◆ Instructions to follow ◆
Because only the text is wanted, repeat the records below exactly and omit the pictures.

◆ Collected data ◆

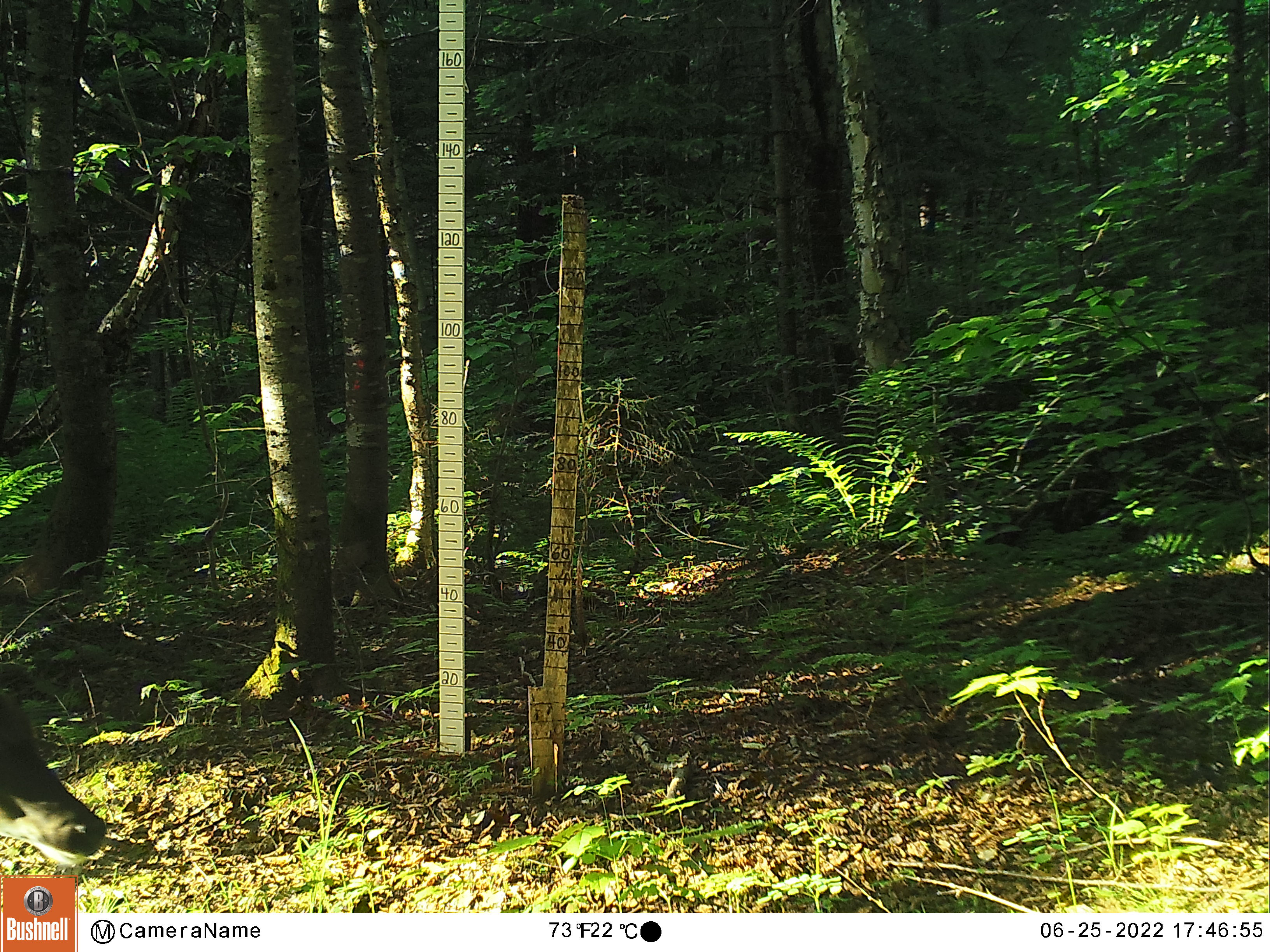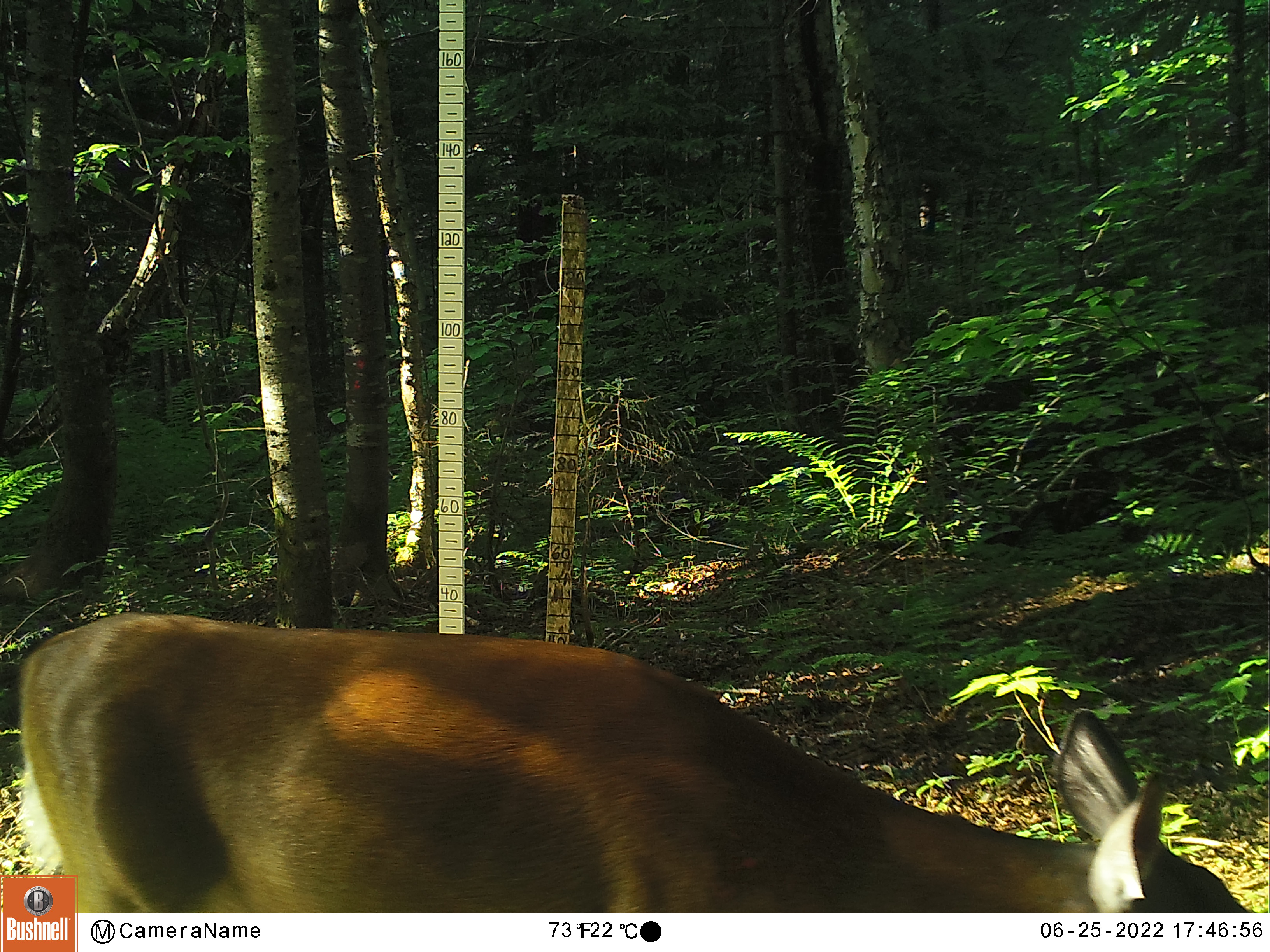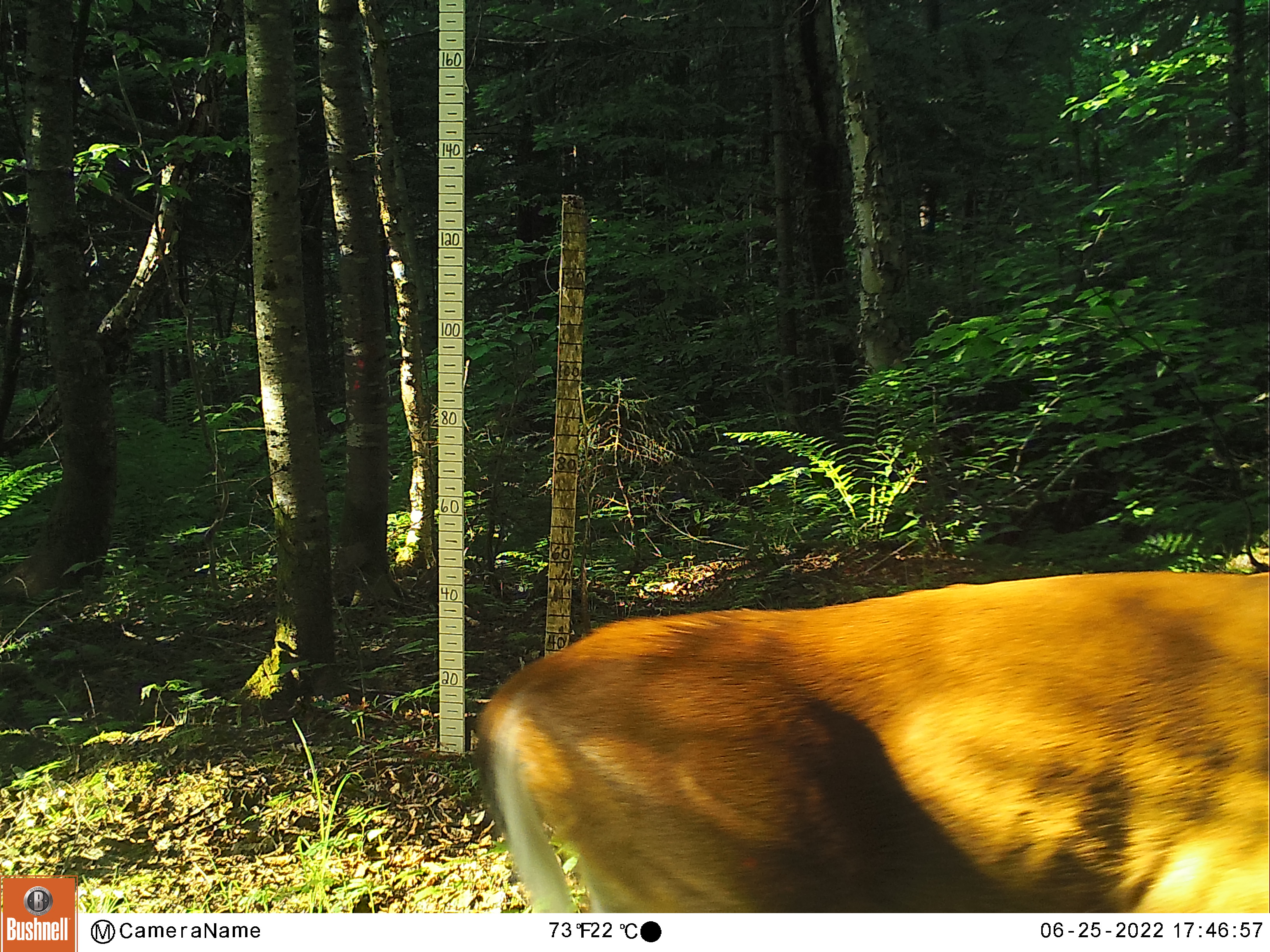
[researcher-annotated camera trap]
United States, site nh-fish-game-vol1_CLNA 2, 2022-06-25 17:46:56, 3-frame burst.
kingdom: Animalia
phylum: Chordata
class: Mammalia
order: Artiodactyla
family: Cervidae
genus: Odocoileus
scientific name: Odocoileus virginianus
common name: white-tailed deer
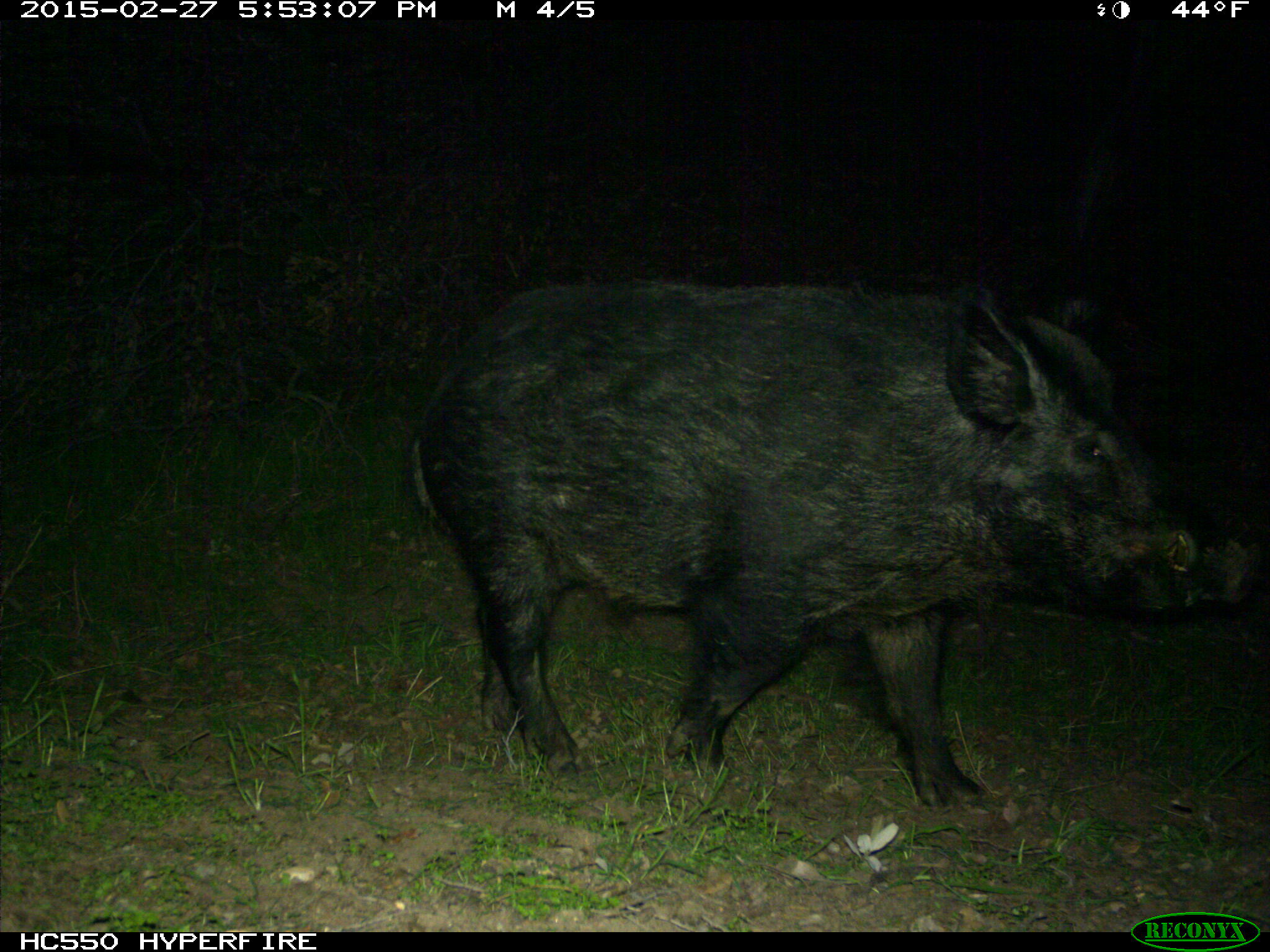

◆ The completed task ◆
[researcher-annotated camera trap]
United States, site nh-fish-game-vol1_CLNA 2, 2022-06-25 17:46:56, 3-frame burst.
kingdom: Animalia
phylum: Chordata
class: Mammalia
order: Artiodactyla
family: Cervidae
genus: Odocoileus
scientific name: Odocoileus virginianus
common name: white-tailed deer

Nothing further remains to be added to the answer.